PyTorch version of Stable Baselines, reliable implementations of reinforcement learning algorithms.
https://stable-baselines3.readthedocs.io
MIT License
9.25k stars 1.71k forks source link

HER replay buffer index out of bounds #261

Closed ErikPasztor closed 3 years ago

ErikPasztor commented 3 years ago

Question

I'm trying to teach a custom environment using TD3+HER (relevant code below). model.learn() produces an error

    model.learn(learn_total_steps,tb_log_name="tb/{}/".format(config["session_ID"]))
  File "D:\MyStuff\Python\lib\site-packages\stable_baselines3\her\her.py", line 197, in learn
    rollout = self.collect_rollouts(
  File "D:\MyStuff\Python\lib\site-packages\stable_baselines3\her\her.py", line 318, in collect_rollouts
    self.replay_buffer.add(self._last_original_obs, next_obs, buffer_action, reward_, done, infos)
  File "D:\MyStuff\Python\lib\site-packages\stable_baselines3\her\her_replay_buffer.py", line 317, in add
    self.buffer["observation"][self.pos][self.current_idx] = obs["observation"]
IndexError: index 1000 is out of bounds for axis 0 with size 1000

I tried to follow the example code for HER, but I feel like I'm missing something.

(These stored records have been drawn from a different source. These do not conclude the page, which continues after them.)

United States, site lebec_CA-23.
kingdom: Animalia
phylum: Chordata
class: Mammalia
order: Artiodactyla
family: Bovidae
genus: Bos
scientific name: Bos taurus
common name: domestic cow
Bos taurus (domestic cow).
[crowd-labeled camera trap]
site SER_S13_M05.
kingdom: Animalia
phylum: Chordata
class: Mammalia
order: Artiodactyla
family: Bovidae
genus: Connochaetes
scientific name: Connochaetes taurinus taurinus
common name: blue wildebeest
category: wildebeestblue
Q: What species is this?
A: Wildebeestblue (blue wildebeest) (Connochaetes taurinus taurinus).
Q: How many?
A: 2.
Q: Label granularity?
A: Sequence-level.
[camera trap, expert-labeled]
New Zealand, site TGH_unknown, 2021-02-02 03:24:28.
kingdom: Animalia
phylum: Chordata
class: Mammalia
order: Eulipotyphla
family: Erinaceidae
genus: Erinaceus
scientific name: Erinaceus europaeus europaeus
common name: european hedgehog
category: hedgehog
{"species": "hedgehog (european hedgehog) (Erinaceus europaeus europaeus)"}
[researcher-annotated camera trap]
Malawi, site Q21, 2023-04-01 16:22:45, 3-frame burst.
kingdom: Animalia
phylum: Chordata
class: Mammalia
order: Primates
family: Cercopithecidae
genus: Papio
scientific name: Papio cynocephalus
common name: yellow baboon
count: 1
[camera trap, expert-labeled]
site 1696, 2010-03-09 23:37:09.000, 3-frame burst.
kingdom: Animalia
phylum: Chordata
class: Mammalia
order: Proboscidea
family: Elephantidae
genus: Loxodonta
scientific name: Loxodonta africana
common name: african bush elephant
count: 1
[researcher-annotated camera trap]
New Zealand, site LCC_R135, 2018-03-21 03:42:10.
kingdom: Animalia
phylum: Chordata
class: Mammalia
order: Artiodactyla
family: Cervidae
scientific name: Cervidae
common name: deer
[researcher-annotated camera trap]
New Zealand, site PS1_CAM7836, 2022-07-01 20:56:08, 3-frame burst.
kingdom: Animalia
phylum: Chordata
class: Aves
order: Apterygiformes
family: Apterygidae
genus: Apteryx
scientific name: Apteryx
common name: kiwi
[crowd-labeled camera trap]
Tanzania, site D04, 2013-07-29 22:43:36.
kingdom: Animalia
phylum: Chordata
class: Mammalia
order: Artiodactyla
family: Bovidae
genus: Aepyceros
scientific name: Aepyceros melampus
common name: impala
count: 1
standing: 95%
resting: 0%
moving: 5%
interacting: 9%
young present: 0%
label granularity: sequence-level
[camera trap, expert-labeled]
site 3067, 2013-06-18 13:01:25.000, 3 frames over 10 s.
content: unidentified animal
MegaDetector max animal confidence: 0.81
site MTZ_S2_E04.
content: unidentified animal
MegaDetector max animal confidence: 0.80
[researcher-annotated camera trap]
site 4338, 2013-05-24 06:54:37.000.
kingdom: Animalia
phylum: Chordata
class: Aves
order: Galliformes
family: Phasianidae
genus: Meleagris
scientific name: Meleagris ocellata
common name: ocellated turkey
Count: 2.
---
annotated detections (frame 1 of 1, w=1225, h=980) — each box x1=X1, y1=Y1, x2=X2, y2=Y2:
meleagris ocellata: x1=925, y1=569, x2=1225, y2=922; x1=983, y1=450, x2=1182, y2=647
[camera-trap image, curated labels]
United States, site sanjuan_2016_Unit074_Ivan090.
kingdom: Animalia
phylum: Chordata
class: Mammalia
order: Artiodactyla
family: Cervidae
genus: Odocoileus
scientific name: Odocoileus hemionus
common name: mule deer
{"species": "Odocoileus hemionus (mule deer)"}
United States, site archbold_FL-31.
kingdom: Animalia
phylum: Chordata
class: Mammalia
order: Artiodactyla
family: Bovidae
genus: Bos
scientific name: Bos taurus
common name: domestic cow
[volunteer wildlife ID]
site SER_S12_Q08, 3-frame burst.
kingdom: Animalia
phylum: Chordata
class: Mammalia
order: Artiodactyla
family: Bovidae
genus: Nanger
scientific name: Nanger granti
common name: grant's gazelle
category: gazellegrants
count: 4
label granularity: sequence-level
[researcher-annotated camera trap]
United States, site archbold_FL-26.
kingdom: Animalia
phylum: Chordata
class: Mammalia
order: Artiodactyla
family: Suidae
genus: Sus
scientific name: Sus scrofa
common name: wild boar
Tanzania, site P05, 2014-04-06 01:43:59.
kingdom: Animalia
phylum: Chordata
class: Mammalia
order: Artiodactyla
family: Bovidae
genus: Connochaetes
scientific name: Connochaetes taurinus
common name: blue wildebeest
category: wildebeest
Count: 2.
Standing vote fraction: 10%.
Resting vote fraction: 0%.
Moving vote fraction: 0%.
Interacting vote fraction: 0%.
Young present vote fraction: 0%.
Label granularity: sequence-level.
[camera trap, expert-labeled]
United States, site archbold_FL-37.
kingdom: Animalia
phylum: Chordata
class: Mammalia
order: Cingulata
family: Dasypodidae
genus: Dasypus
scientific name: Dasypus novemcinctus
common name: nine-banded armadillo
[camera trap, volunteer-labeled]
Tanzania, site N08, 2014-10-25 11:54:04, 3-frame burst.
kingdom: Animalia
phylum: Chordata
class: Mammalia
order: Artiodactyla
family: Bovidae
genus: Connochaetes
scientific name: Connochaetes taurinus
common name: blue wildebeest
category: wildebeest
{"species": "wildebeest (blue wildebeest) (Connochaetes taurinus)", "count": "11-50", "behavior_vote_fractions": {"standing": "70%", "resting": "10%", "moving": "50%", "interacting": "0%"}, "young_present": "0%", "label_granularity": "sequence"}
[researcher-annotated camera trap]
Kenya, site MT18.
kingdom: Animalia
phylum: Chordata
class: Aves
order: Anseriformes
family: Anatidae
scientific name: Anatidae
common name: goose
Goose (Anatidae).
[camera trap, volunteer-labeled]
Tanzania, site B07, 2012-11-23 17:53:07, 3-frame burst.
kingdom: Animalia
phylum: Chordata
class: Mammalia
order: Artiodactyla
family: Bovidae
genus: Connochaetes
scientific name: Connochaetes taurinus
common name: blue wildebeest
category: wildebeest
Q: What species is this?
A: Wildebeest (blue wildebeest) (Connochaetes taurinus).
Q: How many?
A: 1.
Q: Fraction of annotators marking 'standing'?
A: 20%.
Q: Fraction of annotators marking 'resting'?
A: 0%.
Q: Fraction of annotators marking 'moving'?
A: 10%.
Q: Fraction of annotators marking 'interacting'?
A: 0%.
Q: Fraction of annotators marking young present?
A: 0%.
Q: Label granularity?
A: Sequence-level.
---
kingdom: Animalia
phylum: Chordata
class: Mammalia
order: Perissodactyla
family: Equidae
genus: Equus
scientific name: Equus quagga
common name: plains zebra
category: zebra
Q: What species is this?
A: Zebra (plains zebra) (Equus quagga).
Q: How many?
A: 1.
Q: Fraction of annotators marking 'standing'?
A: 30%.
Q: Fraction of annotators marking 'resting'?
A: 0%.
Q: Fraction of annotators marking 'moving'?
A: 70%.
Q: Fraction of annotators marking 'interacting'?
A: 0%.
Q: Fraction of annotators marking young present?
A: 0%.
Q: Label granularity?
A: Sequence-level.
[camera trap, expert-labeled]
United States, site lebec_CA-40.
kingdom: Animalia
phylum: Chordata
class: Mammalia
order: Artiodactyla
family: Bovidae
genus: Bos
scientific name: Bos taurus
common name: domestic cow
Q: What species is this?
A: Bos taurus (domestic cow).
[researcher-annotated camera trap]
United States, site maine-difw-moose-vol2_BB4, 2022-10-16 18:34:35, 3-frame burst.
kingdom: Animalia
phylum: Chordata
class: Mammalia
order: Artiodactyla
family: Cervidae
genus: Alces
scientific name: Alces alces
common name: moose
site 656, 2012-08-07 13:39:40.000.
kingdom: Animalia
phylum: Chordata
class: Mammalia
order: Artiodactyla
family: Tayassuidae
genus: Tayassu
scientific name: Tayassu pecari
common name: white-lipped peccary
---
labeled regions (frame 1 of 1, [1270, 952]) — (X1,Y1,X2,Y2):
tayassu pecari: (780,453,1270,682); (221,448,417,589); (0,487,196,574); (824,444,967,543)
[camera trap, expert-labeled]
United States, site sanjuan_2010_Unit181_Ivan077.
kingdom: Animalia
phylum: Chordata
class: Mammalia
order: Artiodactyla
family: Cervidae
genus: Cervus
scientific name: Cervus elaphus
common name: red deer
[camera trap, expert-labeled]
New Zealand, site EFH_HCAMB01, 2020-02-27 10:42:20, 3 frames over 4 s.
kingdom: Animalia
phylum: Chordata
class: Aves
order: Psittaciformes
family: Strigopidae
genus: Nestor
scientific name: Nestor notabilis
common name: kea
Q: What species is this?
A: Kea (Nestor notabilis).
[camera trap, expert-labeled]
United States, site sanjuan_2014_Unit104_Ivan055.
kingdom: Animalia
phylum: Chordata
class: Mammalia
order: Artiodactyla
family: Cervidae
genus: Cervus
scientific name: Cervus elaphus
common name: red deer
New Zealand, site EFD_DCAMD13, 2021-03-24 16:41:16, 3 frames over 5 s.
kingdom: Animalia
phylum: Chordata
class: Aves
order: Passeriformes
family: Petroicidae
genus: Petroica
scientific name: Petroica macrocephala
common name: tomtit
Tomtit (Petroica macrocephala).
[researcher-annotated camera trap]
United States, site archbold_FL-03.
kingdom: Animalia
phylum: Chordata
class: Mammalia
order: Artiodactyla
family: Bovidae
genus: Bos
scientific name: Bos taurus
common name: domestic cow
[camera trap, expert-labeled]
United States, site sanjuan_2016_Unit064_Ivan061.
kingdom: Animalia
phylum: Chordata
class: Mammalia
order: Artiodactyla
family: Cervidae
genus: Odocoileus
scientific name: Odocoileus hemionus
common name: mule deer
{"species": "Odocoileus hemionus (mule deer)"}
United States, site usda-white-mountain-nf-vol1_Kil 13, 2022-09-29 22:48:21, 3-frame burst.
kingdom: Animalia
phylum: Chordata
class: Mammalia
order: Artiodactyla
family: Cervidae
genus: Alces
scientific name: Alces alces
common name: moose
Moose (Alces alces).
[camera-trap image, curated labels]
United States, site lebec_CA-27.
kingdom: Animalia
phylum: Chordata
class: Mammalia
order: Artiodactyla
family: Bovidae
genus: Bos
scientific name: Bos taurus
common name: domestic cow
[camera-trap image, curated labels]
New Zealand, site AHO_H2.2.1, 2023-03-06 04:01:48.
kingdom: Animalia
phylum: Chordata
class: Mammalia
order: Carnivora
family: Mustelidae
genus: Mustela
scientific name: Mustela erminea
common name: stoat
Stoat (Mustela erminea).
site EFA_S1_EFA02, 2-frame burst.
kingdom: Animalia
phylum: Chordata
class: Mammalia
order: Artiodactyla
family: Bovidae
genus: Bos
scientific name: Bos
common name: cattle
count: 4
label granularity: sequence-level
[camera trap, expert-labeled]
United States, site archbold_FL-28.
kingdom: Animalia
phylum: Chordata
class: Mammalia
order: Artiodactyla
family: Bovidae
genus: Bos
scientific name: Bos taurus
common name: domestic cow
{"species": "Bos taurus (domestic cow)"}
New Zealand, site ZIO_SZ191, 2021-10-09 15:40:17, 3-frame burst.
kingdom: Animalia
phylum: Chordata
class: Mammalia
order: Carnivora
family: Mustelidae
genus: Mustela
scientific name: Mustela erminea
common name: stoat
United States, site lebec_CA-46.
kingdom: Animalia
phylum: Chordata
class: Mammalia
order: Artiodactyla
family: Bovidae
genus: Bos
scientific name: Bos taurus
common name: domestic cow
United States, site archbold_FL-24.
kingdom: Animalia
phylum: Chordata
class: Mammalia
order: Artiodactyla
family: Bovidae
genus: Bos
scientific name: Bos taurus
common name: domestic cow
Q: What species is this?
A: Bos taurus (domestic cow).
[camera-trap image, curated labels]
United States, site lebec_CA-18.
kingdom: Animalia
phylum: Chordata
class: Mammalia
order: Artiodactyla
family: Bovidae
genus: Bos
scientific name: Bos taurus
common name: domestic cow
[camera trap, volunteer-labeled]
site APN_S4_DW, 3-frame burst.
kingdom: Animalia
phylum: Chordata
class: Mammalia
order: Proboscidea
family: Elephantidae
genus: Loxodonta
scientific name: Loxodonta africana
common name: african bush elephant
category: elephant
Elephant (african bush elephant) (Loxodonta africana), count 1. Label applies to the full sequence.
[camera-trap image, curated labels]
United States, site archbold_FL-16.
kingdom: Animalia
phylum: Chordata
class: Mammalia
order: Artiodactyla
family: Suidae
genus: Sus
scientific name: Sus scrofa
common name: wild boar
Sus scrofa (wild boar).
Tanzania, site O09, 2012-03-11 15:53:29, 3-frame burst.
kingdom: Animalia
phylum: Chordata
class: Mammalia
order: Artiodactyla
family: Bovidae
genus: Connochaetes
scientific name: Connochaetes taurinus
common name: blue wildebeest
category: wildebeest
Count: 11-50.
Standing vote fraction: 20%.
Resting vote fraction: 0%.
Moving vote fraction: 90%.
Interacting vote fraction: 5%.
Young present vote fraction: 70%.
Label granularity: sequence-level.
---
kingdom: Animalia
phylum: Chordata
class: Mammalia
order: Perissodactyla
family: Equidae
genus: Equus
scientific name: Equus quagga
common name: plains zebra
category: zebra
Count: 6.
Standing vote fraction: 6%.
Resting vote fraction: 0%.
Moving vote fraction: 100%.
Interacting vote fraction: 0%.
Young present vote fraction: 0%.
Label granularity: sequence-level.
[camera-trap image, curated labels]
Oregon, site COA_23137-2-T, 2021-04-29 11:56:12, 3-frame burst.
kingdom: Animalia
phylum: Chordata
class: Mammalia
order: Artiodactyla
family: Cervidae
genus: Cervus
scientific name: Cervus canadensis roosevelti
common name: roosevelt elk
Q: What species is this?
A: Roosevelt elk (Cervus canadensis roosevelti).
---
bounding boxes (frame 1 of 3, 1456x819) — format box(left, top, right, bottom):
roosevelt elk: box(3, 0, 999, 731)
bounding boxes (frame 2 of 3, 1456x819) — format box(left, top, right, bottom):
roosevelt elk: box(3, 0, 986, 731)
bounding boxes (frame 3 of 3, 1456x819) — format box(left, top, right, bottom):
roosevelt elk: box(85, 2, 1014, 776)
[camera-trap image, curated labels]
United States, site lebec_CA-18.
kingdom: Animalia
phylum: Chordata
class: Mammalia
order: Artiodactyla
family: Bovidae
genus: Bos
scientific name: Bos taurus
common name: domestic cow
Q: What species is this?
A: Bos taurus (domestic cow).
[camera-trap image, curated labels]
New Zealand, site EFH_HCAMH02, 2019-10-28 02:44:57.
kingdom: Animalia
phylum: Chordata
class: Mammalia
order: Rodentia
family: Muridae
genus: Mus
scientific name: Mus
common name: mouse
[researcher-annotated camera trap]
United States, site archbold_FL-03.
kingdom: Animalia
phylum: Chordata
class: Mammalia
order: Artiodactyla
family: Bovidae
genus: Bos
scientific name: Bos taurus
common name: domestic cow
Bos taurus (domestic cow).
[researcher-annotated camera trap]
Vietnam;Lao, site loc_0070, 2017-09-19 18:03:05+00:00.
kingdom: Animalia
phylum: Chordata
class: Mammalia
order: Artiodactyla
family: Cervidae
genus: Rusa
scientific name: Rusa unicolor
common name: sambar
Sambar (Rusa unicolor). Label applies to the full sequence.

I tried using buffer_size=env_max_steps+1, but that didn't help. Can I fix this? Or is this a bug?

Code

from stable_baselines3.common.vec_env import DummyVecEnv, VecNormalize
from stable_baselines3.common.monitor import Monitor
from stable_baselines3 import HER, TD3
from humanoid2her import HumanoidBulletEnv

env_max_steps = 1000
learn_epochs = 1000
learn_total_steps = env_max_steps * learn_epochs

env = DummyVecEnv([lambda: Monitor(HumanoidBulletEnv(animate=False, max_steps=env_max_steps))])
env = VecNormalize(env, norm_obs=True, norm_reward=True, clip_obs=20.,clip_reward=20.)

# Available strategies (cf paper): future, final, episode, random
goal_selection_strategy = 'future' # equivalent to GoalSelectionStrategy.FUTURE
model_class = TD3
model = HER('MlpPolicy', env, model_class, n_sampled_goal=4, goal_selection_strategy=goal_selection_strategy,
                    max_episode_length=env_max_steps,online_sampling=True)

model.learn(learn_total_steps,tb_log_name="tb/")

Checklist

araffin commented 3 years ago

I tried to follow the example code for HER, but I feel like I'm missing something. I tried using buffer_size=env_max_steps+1, but that didn't help. Can I fix this? Or is this a bug?

Hello, it seems that you are using a custom environment, I would recommend you to fill up the custom env template ;) I would also recommend you to use the TimeLimit wrapper from gym to avoid any issue regarding the timeout. Finally, make sure to the use the master version of SB3 (cf doc), we recently fixed a bug in https://github.com/DLR-RM/stable-baselines3/issues/234

ErikPasztor commented 3 years ago

Hi, using TimeLimit wrapper did help. I ended up specifying the maximum number of steps for each wrapper, but I got it to work. Thank you for your help.